--- Tasks and exercises ---
a – In the DiVE-k page, condense the paragraph beginning "we propose DiVE-k framework" into a short bulleted list that keeps its main facts.
b – From the DiVE-k page, return word for word the stretch from "we propose DiVE-k" through "for QWEN2.5-VL-7B model.".

DiVE-k: Differential Visual Reasoning For Fine-Grained Image Recognition [ICLR 2026]

we propose DiVE-k framework (Differential Visual rEasoning using top-k generations) addressing a key weakness in large vision-language models: their struggle with fine-grained distinctions. Our analysis reveals that simply having world knowledge isn't enough; the model needs to learn how to apply it with precision. DiVE-k treats base model's top-k generations, obtained via $K$ rollouts, as training primitive that enables differential visual reasoning.

Example of DiVE-k differential reasoning

Data

Please follow this link to prepare the datasets. For CUB, Download the images and annotations from here.

We also provide pre-processed data at this hf collection for QWEN2.5-VL-7B model.

Pretrained Models

Pretrained models is released at this hf collection

1. Installation

Docker Setup

We recommend using Docker to ensure a consistent environment.

Clone

git clone https://github.com/raja-kumar/DiVE-k
cd DiVE-k

Build the image:

docker build --build-arg CACHE_BUSTER=$(date +%s) -t dive_k .

Run the container: Replace the placeholders (e.g., /path/to/...) with your local paths.

docker run --rm --gpus all --shm-size=10g \
    -v /path/to/local/repo:/app/DiVE-k \
    -v /path/to/data_root:/data2/ \
    -v /path/to/hf_cache:/root/.cache/huggingface/ \
    -v /path/to/saved_models:/app/saved_models \
    -it dive_k bash

2. Prepare Data

Directory Structure

Data must be arranged in the following format under your data_root:

<data_root>/
└── <dataset_name>/             # e.g., CUB_200_2011
    ├── zero_shot/
    │   ├── subsample_{split}.json  # e.g., subsample_base_train.json
    │   ├── base_categories.txt
    │   └── new_categories.txt
    └── fewshot/
        ├── 4_shots_all_train.json
        └── all_categories.txt

3. Generate MCQ

(Note: You can skip this step if you are using our provided MCQ data).

Recorded data
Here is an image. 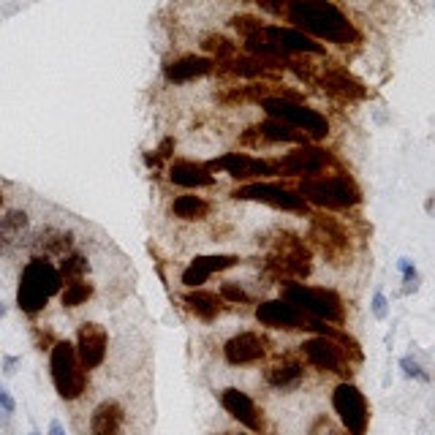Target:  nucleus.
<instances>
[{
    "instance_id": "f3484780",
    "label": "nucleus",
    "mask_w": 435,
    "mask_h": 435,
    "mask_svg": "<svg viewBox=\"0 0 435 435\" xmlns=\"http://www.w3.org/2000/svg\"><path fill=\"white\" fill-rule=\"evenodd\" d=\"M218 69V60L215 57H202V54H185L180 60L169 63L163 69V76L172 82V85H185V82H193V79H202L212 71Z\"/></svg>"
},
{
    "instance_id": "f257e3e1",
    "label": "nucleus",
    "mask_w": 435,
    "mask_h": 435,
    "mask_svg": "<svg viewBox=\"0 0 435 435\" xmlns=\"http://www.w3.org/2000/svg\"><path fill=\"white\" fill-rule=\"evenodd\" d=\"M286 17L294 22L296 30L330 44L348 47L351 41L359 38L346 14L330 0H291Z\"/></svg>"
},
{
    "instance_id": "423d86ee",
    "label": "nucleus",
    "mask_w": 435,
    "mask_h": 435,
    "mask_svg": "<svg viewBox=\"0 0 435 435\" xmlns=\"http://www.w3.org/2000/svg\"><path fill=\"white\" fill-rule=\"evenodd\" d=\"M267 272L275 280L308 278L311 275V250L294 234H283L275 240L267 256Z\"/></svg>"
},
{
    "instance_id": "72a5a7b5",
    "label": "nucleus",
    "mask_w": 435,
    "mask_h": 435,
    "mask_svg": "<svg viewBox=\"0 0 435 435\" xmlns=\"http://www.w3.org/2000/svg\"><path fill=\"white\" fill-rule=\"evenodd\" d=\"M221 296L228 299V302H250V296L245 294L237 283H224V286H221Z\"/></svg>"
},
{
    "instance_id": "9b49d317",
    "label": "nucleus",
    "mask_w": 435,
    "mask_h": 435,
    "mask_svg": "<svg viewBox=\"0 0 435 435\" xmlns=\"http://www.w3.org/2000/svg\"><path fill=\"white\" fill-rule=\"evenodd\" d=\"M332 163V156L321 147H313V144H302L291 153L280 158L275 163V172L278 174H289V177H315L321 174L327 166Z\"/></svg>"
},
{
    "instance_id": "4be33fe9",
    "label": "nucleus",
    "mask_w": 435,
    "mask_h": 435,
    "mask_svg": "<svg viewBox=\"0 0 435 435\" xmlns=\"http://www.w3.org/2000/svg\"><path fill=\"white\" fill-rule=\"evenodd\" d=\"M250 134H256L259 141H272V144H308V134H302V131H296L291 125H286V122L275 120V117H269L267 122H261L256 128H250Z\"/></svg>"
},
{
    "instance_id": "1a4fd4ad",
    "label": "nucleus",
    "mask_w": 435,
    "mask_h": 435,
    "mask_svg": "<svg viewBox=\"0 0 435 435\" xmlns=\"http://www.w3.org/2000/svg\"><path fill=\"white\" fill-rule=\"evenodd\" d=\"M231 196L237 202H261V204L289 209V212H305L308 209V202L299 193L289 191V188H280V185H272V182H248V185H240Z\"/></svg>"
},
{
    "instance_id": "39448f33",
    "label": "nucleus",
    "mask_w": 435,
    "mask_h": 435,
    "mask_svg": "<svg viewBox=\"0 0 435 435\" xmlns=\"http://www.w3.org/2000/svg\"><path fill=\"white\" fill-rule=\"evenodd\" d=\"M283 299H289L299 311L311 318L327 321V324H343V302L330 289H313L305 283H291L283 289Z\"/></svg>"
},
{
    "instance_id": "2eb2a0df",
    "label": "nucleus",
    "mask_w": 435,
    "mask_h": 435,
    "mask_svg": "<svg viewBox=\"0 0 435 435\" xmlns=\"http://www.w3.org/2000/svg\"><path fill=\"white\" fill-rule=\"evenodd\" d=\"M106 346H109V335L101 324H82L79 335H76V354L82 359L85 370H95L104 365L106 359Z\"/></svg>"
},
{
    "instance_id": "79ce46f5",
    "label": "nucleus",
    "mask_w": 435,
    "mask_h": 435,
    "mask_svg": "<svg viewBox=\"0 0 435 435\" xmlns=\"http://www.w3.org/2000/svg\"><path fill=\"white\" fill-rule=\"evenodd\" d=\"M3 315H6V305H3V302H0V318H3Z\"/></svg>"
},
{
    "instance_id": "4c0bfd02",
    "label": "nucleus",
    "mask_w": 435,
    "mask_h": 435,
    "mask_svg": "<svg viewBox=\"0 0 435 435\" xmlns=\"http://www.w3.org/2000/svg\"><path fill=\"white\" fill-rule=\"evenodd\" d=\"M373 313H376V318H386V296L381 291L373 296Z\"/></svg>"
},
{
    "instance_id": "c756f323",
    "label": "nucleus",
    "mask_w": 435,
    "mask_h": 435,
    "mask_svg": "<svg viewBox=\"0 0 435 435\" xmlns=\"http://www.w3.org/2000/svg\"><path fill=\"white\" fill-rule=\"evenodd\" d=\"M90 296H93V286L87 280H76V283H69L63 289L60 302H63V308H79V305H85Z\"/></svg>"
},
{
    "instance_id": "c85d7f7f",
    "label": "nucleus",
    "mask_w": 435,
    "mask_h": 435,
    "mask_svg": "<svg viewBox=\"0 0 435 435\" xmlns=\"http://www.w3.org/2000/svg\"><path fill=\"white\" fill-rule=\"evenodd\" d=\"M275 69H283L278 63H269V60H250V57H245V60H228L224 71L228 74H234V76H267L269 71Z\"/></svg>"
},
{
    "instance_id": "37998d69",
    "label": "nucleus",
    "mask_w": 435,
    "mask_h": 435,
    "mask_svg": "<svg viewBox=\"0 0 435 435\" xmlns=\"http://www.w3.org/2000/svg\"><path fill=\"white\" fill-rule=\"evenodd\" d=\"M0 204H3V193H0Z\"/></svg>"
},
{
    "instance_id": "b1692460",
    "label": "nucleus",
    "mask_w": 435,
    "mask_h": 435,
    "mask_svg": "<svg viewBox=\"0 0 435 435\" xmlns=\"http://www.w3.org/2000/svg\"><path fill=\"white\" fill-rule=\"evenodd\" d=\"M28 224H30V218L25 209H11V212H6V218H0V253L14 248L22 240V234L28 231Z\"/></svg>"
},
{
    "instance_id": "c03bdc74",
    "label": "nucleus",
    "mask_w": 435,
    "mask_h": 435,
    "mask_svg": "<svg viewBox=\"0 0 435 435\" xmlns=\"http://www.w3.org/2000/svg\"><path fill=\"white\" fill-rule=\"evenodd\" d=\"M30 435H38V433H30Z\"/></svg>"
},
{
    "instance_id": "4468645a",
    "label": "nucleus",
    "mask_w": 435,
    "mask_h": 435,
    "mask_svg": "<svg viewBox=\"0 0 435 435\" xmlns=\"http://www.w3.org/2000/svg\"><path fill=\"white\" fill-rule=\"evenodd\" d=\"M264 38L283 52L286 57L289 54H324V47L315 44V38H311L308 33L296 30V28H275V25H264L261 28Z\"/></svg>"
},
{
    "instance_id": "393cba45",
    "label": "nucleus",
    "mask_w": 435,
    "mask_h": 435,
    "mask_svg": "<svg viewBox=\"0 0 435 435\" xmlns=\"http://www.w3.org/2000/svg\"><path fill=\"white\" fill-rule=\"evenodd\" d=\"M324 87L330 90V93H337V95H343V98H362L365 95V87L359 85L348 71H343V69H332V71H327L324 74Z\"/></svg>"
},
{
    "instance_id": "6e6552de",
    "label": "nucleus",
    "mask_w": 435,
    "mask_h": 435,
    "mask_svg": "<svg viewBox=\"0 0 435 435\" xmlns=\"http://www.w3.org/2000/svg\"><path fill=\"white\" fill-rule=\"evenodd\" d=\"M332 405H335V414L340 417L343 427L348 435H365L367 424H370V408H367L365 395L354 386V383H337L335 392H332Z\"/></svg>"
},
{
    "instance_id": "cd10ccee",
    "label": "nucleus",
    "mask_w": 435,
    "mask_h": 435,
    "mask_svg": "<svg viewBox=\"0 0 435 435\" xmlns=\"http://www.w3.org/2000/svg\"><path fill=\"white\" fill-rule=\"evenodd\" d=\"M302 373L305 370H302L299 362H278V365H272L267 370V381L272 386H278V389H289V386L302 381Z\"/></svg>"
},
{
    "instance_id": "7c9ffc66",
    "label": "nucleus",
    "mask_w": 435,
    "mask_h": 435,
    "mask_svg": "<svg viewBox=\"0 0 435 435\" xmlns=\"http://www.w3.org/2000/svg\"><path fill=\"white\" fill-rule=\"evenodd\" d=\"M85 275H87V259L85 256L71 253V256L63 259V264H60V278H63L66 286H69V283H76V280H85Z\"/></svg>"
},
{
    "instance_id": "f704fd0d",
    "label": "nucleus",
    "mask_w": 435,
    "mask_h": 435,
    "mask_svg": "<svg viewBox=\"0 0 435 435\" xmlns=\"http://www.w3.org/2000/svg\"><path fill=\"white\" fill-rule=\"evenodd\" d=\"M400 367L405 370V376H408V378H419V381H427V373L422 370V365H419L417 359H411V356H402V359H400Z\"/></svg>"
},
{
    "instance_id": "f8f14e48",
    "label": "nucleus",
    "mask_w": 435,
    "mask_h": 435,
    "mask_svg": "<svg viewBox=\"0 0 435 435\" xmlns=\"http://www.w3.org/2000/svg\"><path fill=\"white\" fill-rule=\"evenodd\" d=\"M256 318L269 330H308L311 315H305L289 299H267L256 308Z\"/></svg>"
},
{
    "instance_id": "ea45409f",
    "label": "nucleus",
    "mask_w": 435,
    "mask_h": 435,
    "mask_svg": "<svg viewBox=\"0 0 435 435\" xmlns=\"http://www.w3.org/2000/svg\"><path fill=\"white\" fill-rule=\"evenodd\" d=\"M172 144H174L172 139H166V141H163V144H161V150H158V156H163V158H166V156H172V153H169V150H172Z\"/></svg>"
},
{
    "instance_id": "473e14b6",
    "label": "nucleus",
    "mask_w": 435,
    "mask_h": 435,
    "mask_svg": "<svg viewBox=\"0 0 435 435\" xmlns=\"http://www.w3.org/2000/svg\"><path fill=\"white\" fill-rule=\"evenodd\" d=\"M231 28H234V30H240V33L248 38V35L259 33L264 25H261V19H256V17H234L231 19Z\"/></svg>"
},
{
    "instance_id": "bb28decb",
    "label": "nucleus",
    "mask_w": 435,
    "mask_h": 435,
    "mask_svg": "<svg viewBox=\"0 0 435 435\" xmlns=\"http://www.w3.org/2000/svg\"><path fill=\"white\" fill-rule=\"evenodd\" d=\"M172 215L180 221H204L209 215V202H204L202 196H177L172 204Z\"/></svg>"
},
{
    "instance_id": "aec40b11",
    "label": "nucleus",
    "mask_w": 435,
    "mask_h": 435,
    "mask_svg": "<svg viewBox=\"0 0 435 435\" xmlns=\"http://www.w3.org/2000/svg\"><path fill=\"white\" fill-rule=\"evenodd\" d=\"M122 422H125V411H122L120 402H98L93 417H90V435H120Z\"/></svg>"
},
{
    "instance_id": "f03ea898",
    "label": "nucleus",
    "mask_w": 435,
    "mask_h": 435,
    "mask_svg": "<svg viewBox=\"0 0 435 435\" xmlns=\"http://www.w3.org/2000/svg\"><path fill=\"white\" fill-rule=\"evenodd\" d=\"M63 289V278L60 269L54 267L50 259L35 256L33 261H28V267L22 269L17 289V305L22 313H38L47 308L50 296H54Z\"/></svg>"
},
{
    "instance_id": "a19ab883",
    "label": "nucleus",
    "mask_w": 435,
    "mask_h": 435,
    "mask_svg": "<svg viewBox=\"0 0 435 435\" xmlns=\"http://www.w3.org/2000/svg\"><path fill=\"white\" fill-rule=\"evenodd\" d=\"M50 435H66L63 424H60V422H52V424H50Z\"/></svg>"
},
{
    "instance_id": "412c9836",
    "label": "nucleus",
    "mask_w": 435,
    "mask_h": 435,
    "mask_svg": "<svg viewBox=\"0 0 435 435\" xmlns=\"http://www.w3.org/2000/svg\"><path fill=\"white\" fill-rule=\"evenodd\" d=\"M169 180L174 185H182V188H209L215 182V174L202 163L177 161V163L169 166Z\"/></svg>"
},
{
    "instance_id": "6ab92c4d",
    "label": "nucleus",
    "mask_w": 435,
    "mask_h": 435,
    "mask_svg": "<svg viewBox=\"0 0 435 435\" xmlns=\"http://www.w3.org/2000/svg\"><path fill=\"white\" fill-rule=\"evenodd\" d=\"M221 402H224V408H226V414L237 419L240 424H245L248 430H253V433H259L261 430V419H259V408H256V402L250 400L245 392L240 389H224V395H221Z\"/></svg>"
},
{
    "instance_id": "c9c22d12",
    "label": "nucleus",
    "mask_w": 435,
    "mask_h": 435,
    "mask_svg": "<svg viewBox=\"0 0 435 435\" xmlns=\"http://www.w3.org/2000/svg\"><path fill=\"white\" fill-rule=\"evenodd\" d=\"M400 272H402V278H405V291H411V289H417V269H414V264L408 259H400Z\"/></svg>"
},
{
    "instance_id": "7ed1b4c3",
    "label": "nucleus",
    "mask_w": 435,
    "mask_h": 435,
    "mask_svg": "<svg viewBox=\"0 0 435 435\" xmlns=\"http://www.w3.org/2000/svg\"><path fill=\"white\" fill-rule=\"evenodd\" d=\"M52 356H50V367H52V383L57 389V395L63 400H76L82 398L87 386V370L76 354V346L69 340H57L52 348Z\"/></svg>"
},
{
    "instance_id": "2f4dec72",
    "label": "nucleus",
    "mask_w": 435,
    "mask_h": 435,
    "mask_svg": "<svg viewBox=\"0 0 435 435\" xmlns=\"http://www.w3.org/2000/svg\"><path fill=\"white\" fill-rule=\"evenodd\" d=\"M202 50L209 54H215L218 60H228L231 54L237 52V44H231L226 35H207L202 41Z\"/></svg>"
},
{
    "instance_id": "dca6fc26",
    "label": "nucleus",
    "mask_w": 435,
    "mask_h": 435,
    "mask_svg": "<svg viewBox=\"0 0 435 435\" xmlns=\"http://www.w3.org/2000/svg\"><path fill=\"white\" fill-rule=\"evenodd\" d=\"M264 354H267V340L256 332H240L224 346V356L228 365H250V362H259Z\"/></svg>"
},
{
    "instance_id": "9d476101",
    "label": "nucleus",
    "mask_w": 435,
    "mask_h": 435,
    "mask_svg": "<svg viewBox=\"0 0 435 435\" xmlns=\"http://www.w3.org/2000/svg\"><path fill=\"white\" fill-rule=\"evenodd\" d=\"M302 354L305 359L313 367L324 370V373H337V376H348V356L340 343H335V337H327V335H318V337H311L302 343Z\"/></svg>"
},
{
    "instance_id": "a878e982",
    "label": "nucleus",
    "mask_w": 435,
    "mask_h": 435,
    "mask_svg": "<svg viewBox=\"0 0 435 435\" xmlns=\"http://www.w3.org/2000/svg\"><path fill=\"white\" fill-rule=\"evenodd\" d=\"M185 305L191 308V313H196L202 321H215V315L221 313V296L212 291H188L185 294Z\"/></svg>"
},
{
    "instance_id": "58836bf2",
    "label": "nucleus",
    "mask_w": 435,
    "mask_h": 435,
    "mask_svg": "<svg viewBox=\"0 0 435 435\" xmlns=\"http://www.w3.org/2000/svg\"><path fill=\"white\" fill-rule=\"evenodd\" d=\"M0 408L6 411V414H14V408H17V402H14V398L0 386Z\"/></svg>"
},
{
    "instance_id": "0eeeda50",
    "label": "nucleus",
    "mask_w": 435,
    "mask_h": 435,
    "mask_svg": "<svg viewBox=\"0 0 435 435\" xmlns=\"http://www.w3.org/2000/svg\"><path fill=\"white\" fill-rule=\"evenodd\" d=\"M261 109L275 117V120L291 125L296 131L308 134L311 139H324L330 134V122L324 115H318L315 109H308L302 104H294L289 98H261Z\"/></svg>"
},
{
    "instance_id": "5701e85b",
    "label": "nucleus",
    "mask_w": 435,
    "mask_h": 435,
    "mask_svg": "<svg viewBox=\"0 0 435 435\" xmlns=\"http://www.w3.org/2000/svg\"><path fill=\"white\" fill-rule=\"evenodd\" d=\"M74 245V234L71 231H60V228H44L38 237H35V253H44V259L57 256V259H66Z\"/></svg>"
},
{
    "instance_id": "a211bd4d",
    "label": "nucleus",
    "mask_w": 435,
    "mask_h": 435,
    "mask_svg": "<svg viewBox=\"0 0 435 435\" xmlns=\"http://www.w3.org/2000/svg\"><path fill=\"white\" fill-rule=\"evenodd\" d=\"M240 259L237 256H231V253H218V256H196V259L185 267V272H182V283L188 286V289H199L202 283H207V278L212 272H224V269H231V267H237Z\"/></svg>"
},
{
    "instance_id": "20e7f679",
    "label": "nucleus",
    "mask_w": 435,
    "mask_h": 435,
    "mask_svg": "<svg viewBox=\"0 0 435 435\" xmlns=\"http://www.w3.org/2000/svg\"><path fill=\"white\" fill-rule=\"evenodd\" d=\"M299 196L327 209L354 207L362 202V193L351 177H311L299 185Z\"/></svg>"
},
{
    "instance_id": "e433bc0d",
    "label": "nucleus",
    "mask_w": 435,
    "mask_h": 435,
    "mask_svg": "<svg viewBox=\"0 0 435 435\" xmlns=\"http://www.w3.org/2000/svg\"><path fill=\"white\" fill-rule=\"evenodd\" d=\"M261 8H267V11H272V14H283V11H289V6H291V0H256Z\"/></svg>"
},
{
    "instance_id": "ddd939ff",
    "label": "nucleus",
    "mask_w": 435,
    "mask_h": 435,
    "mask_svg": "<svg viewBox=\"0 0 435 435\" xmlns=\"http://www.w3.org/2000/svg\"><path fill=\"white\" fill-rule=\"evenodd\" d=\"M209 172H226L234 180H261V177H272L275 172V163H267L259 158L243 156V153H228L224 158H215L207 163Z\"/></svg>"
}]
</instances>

--- Solutions to each task ---
a –
- DiVE-k (Differential Visual rEasoning using top-k generations) is a proposed framework.
- It targets a key weakness of large vision-language models: difficulty with fine-grained distinctions.
- The analysis finds that world knowledge alone is not enough; the model must learn to apply it precisely.
- DiVE-k uses the base model's top-k generations, obtained via K rollouts, as a training primitive that enables differential visual reasoning.

b –
we propose DiVE-k framework (Differential Visual rEasoning using top-k generations) addressing a key weakness in large vision-language models: their struggle with fine-grained distinctions. Our analysis reveals that simply having world knowledge isn't enough; the model needs to learn how to apply it with precision. DiVE-k treats base model's top-k generations, obtained via $K$ rollouts, as training primitive that enables differential visual reasoning.

Example of DiVE-k differential reasoning

Data

Please follow this link to prepare the datasets. For CUB, Download the images and annotations from here.

We also provide pre-processed data at this hf collection for QWEN2.5-VL-7B model.